-------- DATASET EXTRACT
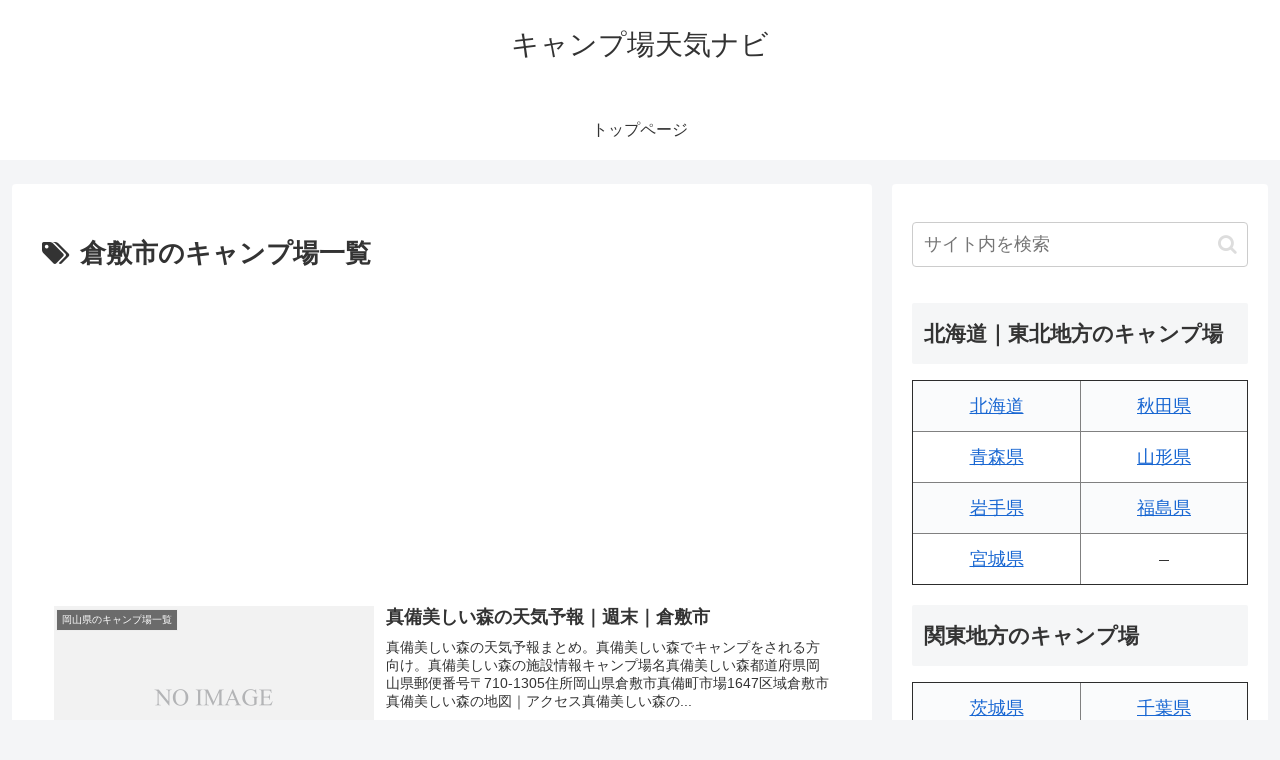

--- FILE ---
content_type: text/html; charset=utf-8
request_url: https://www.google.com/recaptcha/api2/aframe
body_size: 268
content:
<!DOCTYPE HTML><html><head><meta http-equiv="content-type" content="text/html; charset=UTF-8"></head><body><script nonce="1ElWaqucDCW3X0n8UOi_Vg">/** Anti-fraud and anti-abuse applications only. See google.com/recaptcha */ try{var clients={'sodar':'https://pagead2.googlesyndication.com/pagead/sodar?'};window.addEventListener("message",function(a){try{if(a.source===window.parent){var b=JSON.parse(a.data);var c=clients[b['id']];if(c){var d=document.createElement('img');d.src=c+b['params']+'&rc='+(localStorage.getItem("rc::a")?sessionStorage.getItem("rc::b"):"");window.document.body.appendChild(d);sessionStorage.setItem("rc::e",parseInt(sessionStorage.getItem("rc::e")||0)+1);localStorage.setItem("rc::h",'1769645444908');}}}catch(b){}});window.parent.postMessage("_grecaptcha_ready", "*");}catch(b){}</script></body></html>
----------------
> _WHAT TO PRODUCE_: Every line from the one that contains "content_type: text/html; charset=utf-8" down to and including the last line of the records above must be set down exactly, with nothing else.

> _ANSWER AREA_:
content_type: text/html; charset=utf-8
request_url: https://www.google.com/recaptcha/api2/aframe
body_size: 268
content:
<!DOCTYPE HTML><html><head><meta http-equiv="content-type" content="text/html; charset=UTF-8"></head><body><script nonce="1ElWaqucDCW3X0n8UOi_Vg">/** Anti-fraud and anti-abuse applications only. See google.com/recaptcha */ try{var clients={'sodar':'https://pagead2.googlesyndication.com/pagead/sodar?'};window.addEventListener("message",function(a){try{if(a.source===window.parent){var b=JSON.parse(a.data);var c=clients[b['id']];if(c){var d=document.createElement('img');d.src=c+b['params']+'&rc='+(localStorage.getItem("rc::a")?sessionStorage.getItem("rc::b"):"");window.document.body.appendChild(d);sessionStorage.setItem("rc::e",parseInt(sessionStorage.getItem("rc::e")||0)+1);localStorage.setItem("rc::h",'1769645444908');}}}catch(b){}});window.parent.postMessage("_grecaptcha_ready", "*");}catch(b){}</script></body></html>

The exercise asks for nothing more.